Où trouvez-vous le fondement légal à faire voter un budget par le Conseil du 19e arrondissement ? Il faudra que vous m'expliquiez cela. Cela va être trapu comme explication !
En fait, vous avez voulu de la transparence, et c'est tout à fait clair et tout à fait transparent, votre système. C'est tout à fait clair et transparent dans la mesure où c'est vous qui votez les dépenses et nous qui votons les recettes, en quelque sorte. C'est cela, la manière dont vous concevez le partage du travail.
Alors, écoutez, ne nous prenez pas pour plus naïfs que nous ne sommes, tout de même, Monsieur DAGNAUD ! Gardez votre état ou votre pseudo-état spécial voté comme un grand par le Conseil du 19e arrondissement ; nous lui donnerons la destination qu'il mérite !

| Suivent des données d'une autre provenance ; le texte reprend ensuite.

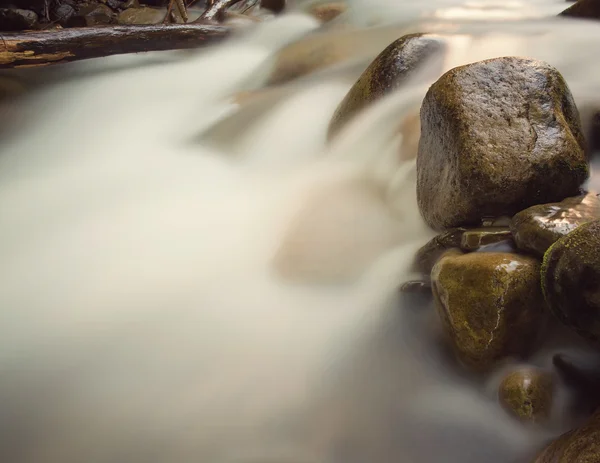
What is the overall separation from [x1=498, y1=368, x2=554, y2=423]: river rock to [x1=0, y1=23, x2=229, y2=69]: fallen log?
5460mm

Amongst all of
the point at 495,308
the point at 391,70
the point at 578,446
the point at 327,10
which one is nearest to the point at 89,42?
the point at 391,70

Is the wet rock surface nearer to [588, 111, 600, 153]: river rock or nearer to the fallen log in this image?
[588, 111, 600, 153]: river rock

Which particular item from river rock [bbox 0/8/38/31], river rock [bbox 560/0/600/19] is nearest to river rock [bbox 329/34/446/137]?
river rock [bbox 560/0/600/19]

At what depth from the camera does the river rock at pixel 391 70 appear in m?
4.19

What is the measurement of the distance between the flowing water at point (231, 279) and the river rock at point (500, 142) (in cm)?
51

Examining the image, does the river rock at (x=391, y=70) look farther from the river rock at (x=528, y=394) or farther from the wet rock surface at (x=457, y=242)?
the river rock at (x=528, y=394)

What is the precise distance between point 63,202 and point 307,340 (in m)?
2.84

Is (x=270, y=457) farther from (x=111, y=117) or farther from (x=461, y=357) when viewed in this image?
(x=111, y=117)

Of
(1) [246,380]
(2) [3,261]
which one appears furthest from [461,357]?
(2) [3,261]

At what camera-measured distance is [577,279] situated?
1752 mm

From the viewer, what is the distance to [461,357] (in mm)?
2201

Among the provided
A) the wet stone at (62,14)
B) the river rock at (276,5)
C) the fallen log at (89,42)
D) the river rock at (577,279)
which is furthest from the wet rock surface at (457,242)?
the wet stone at (62,14)

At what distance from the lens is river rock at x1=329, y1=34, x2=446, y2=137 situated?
165 inches

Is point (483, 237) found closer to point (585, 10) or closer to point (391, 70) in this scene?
point (391, 70)
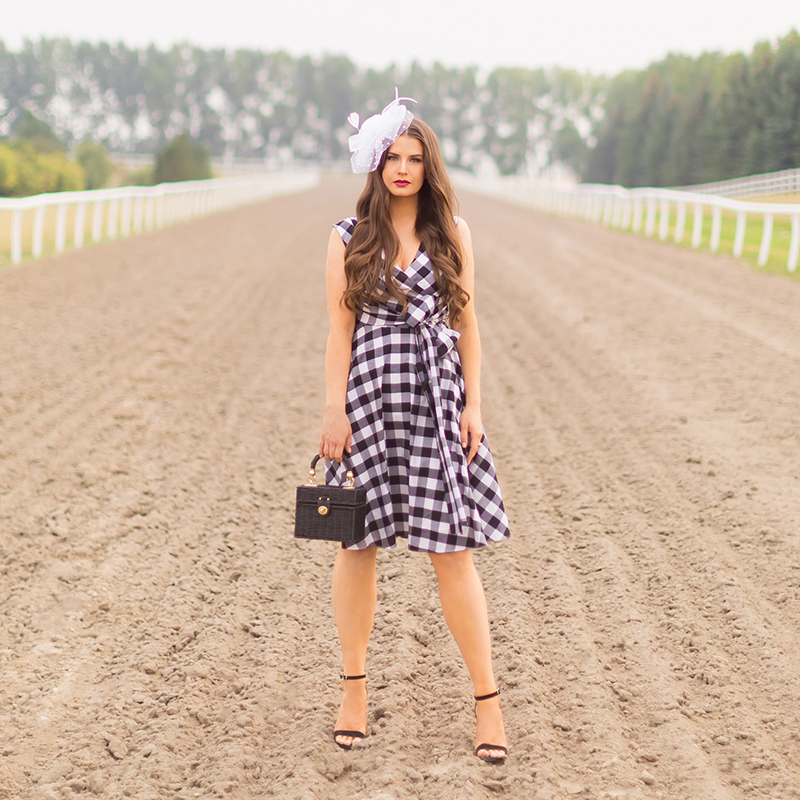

M. François DAGNAUD.- Monsieur le Maire...

M. Jean-François LEGARET, adjoint, président.- M. DAGNAUD, rapidement, s'il vous plaît.

M. François DAGNAUD.- Rapidement. J'apprécie à leur juste valeur la rugosité des propos de M. CABANA. Nous y sommes habitués. Cela dit, j'aurais préféré entendre une argumentation sur le fond aux propos avancés aussi bien par Mme CAPELLE que par moi-même et de cela, je n'ai pas entendu parler, je le regrette.

M. Jean-François LEGARET, adjoint, président.- Quant à la référence légale...

M. François DAGNAUD.- Article 2511-45 du Code général des collectivités territoriales.

M. Jean-François LEGARET, adjoint, président.- Si je peux me permettre de soumettre à votre réflexion une formule que je trouve très belle, c'est celle de la circulaire du 7 avril 1983, signée Gaston Deferre, qui est le commentaire de l'article 27 de la loi P.M.L. : "La loi prévoit une procédure d'établissement de ces états spéciaux qui permet de garantir la liberté d'action des conseils d'arrondissement sans qu'il soit porté atteinte à l'unité budgétaire". Je crois que tout est dit.
Je mets aux voix, à main levée, le projet de délibération D. 862.
Qui est pour ?
Contre ?
Abstentions ?
Le projet de délibération est adopté à la majorité, les groupes socialiste et apparentés, communiste, du Mouvement des citoyens, Mme BILLARD et M. BLET ayant voté contre, Mme SCHNEITER s'étant abstenue, MM. DUMAIT, MESMIN et Mme TAFFIN n'ayant pas pris part au vote. (1996, D. 862).